We suggest that a short and rapid pathway from the retina to the motor cortex exists to update hand-relevant visual information for the dynamic control of hand–object interactions. According to our framework, sudden or unexpected changes in object attributes relative to the hand (e.g. location) will be rapidly transmitted to the PMv via a rapid subcortical route involving the superior colliculus. This relatively “crude” visual information will be integrated with sensory information regarding current estimates of hand position in the PMv, resulting in hand-centred responses in bimodal neurons with overlapping visual and tactile receptive fields (Graziano 1999). This hand-centred information will then be used to abort or inhibit pre-planned movements that become irrelevant, or to facilitate newly emerging movements. Such a mechanism might allow for the rapid selection of appropriate actions, for example when the position of a target object unexpectedly changes (e.g. a glass that falls from the shelf as we fumble in reaching for it) or when we are unexpectedly required to avoid an approaching object (e.g. realizing that we are, in fact, unable to catch the falling glass, we instead try to avoid injury). In accordance with the model proposed by Cisek and Kalaska (2010), we emphasize the role of this rapid mechanism in an unstable environment. This is because under predictable conditions, hand-centred representation could be outweighed by the eye-centred mechanisms, which probably provide more accurate visuospatial information relating to the positions of the object and the hand.

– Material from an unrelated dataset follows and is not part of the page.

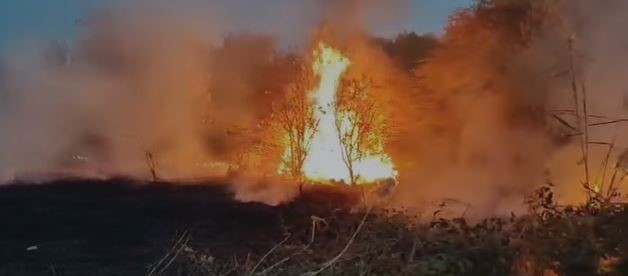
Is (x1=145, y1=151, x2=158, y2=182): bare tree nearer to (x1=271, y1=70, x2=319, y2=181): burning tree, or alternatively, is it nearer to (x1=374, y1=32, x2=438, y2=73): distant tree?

Cooke and Graziano have previously proposed a similar notion, advocating for the involvement of bimodal neurons in the PMv (as well as the ventral intraparietal area) in the coding of avoidance responses (Cooke and Graziano 2003; Cooke et al. 2003; Graziano et al. 2002). Our proposal extends this framework in several ways: First, we argue that the same coding occurs during the rapid selection of responses both towards objects (reaching and grasping) and away from objects (avoidance). The same neural mechanisms and pathways may sustain both types of hand–object interaction. Second, according to our account, hand-centred processing of objects in this pathway can only occur (or at least, predominantly occurs) during sudden changes in the properties most relevant for hand–object interactions, such as the spatial properties of the object. In this sense, therefore, there is no need for a continuous, online hand-centred representation of peripersonal space. Instead, hand-centred visual representations of objects near or approaching the hand may be dynamically formed only whenever they become relevant for our actions and interactions with the world. We therefore suggest that these mechanisms specialize in the rapid updating of relevant visual information during response selection and the online control of action. We believe that future studies should place an emphasis on the precise timing of visuomotor transformations, as well as multisensory interactions during action (see, for example, Brozzoli et al. 2009, 2010), as important criteria for determining the underlying neural mechanisms for hand-centred representations.